Remember The combination of the minimal applicable science and widespread fear about CBD has made way for the general population to take charge of their education about the plant, the chemicals, and what they could be using. This self-empowerment model is unlike anything else the natural health space has seen regarding a single ingredient.

Move over, opiates: Considering CBD for treating pain

One of the more promising areas of study and usage for CBD is pain. The chemical is a nonaddictive alternative to opiates because of its anti-inflammatory action. CBD expedites the body’s inflammatory response system and alleviates pain sensations while simultaneously speeding up recovery.

Opiates tend to be a pharmacological tool applied to both acute and chronic pain, but they present more of a problem with the latter. Pain that persists for long periods can be harder to treat because it has perpetual effects on the neurological state. The result: more opiate use over longer durations. This prolonged use comes with a host of side effects, including dependency.

Remember The focus of opiates is pain relief specifically; think of them as a single blade. CBD is more like a multi-tool for pain.

If the end result is relief either way, and one opportunity presents fewer side effects and less risk of dependency, the winner seems clear. All the hows and whys of this are explored in more depth on a condition-by-condition basis in Part 3.

Looking at the Legality Surrounding CBD

CBD is now a legal extract from a hemp plant, so long as no THC is present in the product. (In some cases, 0.3 percent or less THC is acceptable.) The task now is unpacking the unnecessary criminalization of the plant. Coming back from the implications of being a Schedule 1 drug is challenging, but the future of cannabis is bright.

Breaking down the criminalization of CBD

In the 1930s, cannabis became a regulated substance and then a prohibited substance — not the kind of upgrade you want. The law made absolutely no separation between cannabis with THC and hemp cannabis.

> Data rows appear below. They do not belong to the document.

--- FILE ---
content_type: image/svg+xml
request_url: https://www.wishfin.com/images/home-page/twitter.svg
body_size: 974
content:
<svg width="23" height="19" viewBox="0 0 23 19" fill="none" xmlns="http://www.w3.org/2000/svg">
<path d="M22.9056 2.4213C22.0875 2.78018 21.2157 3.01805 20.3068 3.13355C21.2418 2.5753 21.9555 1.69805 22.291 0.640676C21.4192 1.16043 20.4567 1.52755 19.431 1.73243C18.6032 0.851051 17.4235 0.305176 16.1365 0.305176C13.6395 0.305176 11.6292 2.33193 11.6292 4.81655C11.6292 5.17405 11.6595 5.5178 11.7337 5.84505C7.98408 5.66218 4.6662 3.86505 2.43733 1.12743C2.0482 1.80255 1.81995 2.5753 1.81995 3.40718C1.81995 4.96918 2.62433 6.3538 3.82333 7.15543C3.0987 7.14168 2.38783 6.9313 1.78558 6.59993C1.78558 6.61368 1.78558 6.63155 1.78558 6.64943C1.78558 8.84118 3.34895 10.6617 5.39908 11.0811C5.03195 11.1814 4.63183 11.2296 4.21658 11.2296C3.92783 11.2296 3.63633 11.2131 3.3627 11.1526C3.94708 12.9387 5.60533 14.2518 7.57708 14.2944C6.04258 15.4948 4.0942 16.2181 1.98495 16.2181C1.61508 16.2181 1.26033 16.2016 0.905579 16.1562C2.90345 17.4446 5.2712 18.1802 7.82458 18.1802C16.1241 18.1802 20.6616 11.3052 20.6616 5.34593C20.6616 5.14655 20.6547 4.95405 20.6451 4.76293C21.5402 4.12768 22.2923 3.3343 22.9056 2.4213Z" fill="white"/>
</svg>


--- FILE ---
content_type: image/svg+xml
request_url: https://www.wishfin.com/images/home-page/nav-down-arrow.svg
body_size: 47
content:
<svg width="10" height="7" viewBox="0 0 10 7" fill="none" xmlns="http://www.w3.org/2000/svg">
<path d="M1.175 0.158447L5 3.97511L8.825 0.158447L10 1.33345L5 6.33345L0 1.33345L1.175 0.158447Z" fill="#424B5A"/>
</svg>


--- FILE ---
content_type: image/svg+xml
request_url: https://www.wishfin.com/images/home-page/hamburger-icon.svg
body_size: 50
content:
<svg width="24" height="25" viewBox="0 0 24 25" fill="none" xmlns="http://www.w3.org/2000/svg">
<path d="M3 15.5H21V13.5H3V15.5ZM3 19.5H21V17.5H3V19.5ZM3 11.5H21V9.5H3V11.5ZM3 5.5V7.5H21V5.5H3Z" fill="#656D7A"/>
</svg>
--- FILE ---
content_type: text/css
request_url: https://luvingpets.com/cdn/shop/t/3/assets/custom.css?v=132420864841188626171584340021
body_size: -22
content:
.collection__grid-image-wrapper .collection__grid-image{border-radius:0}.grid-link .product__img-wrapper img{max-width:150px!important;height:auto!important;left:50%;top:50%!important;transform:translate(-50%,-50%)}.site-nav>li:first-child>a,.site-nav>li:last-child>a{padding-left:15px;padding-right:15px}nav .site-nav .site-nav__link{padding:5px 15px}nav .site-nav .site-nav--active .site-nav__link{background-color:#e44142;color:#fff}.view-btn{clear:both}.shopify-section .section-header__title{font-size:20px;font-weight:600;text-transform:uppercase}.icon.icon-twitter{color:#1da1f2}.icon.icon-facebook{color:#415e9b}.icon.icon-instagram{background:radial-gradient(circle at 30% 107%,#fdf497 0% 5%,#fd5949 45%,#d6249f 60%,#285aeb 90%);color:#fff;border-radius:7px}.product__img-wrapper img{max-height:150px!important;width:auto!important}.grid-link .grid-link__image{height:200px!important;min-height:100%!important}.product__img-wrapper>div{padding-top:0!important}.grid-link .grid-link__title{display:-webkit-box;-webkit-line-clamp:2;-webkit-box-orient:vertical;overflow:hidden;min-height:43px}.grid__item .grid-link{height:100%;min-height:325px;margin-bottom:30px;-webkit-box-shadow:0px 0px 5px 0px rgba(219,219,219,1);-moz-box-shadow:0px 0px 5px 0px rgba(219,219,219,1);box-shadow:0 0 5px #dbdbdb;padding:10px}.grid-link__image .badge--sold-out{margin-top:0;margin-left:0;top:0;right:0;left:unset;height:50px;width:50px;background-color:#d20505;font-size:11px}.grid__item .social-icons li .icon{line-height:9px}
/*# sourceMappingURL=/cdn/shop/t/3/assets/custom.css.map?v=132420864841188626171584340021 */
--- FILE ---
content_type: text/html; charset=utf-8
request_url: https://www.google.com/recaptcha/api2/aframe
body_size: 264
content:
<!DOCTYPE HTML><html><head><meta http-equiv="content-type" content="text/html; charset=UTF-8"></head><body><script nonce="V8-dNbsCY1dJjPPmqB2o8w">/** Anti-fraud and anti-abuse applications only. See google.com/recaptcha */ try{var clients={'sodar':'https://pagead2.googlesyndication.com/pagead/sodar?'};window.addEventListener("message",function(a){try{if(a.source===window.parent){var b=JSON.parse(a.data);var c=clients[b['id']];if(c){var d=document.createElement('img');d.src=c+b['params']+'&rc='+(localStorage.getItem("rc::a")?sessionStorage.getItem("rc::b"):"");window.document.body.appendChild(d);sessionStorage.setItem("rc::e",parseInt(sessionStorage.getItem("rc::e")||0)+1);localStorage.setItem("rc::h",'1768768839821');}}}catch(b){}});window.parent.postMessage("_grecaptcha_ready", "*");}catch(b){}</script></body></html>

Why this change happened is an interesting question. Theories range from a paper commission to a conglomerate of businesses out to serve only themselves. (At the time, hemp was used and grown for industrial purposes only, from paper to fabric production to protein as a food source.) Others say the federal government specifically intended to villainize a population of people who were using cannabis. And still another theory supports the two theories combined, suggesting that the politics and corporate interests were intertwined. Plenty of evidence seems to support the theory of villanization. In fact, contemporary dissection of the War on Drugs reveals the U.S. administration’s fabrication and popularization of stories of black and brown populations using marijuana and becoming super villains. Regardless, the implications of the history of cannabis continue to affect people — maybe you, maybe your neighbors and friends — today.

Changing attitudes and changing laws

The U.S. federal government declassified hemp and hemp-derived CBD in 2018, leading to a steady flow of hemp CBD products into the marketplace. Scientists and researchers are now allowed access previously given only to government organizations. Government cannabis and hemp flowers for research came from an extremely limited pool of resources. Only minimal viable information was accessible, which limited expansion efforts for both public acceptance and product development.

Remember The longer nongovernment scientists have access, the more information the public will see and the more familiar and more comfortable people will be as consumers. So the more consumers vote with their dollars by adopting CBD products, the better the evolution of quality and then the application will become.

Moving toward new understanding

CBD as a chemical has only just been extracted (excuse the pun) from the common assumption that it’s going to get you high like its cannabinoid cousin THC. For such myths to be put to bed for good, a few things need to happen:

  • The facts about hemp cannabis and CBD need to trickle down from the science community to the lay population.
  • The whole plant needs to be removed from any state of regulation.
  • People everywhere need to think long and hard about their existing beliefs in light of these new changes.